Another case of things connecting up oddly in my head—
"How do we know whether a dataset is any good?" is a vexed question in this space. Because the academy is accustomed to answering quality questions with peer review, peer review is sometimes adduced as part of the solution for data as well.
As Gideon Burton trenchantly points out, peer review isn't all it's cracked up to be, viewed strictly from the quality-metering point of view. It's known to be biased along various axes, fares poorly on consistency metrics, is game-able and gamed (more by reviewers than reviewees, but even so), and favors the intellectual status quo.
More pragmatically, it is also overwhelmed, and that's just considering the publishing system. I recently had a journal editor apologize for sending me a second article to review in the space of roughly a couple of months. At the risk of being deluged with review requests, I will say that the apology surprised me, because I don't do much article reviewing and was happy to take on another review—but the fact of the apology will serve as an indicator of a severely overburdened system.
We can't add data to the peer-review process. We can't even manage publishing with the peer-review process, it begins to seem. So where does that leave us?
Well, to start with, consider the difficulty of knowing how many have read a print journal article.
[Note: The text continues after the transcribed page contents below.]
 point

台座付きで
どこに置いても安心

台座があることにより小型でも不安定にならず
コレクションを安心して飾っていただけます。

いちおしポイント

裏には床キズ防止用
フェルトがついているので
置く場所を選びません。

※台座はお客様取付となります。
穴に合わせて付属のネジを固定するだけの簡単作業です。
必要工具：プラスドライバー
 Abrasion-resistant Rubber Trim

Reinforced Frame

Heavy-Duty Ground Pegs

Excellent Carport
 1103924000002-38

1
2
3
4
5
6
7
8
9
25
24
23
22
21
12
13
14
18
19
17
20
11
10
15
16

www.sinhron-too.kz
Library privacy policies aside, counting such things as copies of journals left to be reshelved offers no usage data whatever on the level of the individual article. (This, of course, is one of the fatal flaws of impact-factor measurements as they are currently conducted.) So we have contented ourselves with various proxies: subscriptions as a proxy for individual readership, library reshelvings as a proxy for use, citations as a proxy for influence (which is somewhat more defensible, at least on the individual article level, but not without its own inadequacies), and so on.
Proxies. Heuristics. Because we can't get at the information we really want: how much does this article matter to the progress of knowledge?
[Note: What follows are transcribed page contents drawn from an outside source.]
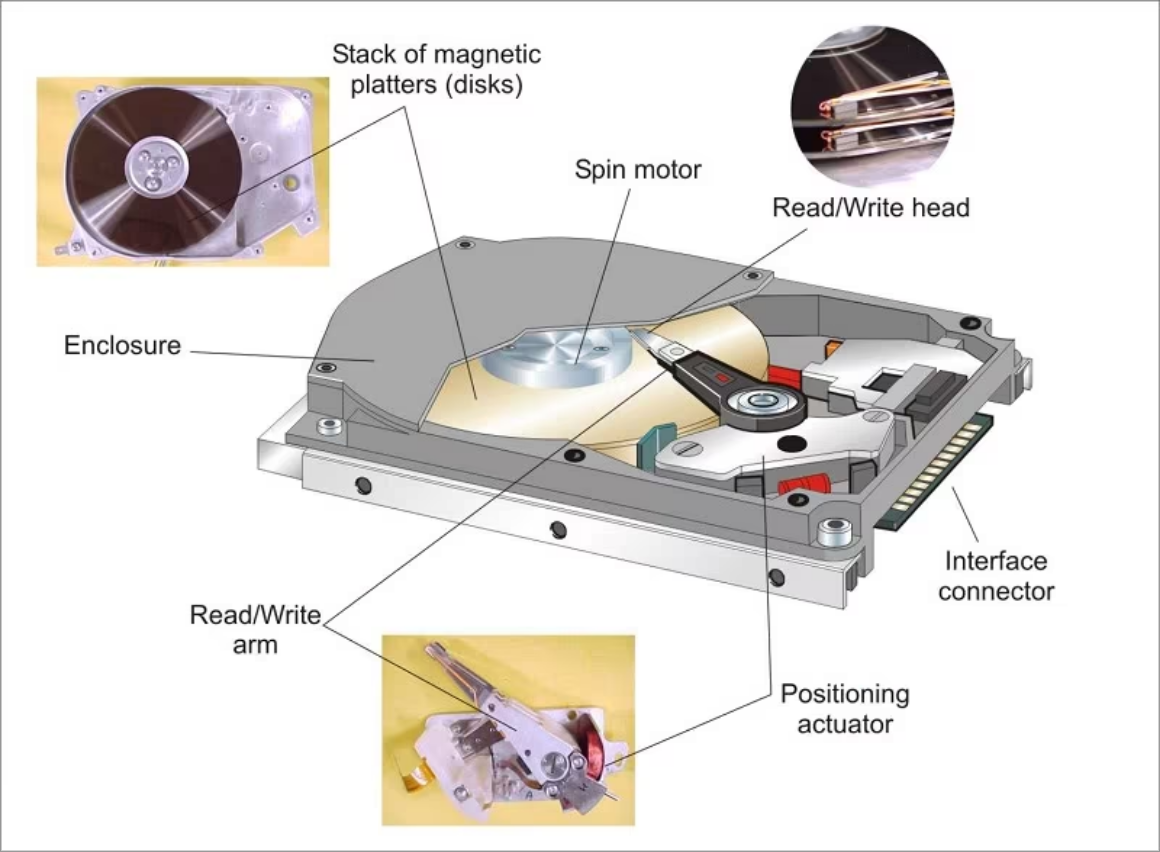 Stack of magnetic platters (disks)

Spin motor

Read/Write head

Enclosure

Interface connector

Read/Write arm

Positioning actuator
Let me advance the notion that for digital data, especially open data, the proof of the pudding may actually be in the eating.
How do we know ab initio that a dataset is accurately collected, useful, and untainted by fraud? Well, we don't. But datasets when used have a habit of exposing their own inadequacies, if any. I know, for example, that Google Maps has a dubious notion of Milwaukee freeways because I once nearly missed my exit when Google Maps erroneously said it was a left exit. Judgment through use and experience.
I believe there is also a curious and potentially useful asymmetry between how publications and data are used. If I disagree with an article in an article I write, I still have to cite the article I disagree with. If I see a bad dataset, I don't have to cite it—I'm far more likely simply to disregard it, use data I do believe in. (This is probably an oversimplification; I can also try to discredit the dataset, or perhaps collect my own, better one. But I suspect the default reaction to faulty data will turn out to be ignoring it.)
Likewise, data may improve through use and feedback, as in many fields they are less fixed than publications. "I would like to mash up my data with yours, but I'm missing one crucial variable," may not be an insuperable difficulty! We can even see this winnowing function in action, as various governments and major newspapers start to release data and respond to critiques and requests. Even in libraries this process is ongoing, as we confront the mismatches between our current data standards and practices and the uses we wish to make of them.
If I am right, data usage metrics and citation standards for data take on new importance. How often a dataset has been directly used may turn out to be a far more useful heuristic for judging its quality than analogous heuristics in publishing have been… and best of all, if we manage citation with any agility whatever (a big if, I grant), use is a passively-gathered heuristic from the point of view of researchers, unlike peer review.
Elegant. I hope this is right. Time will tell, as always.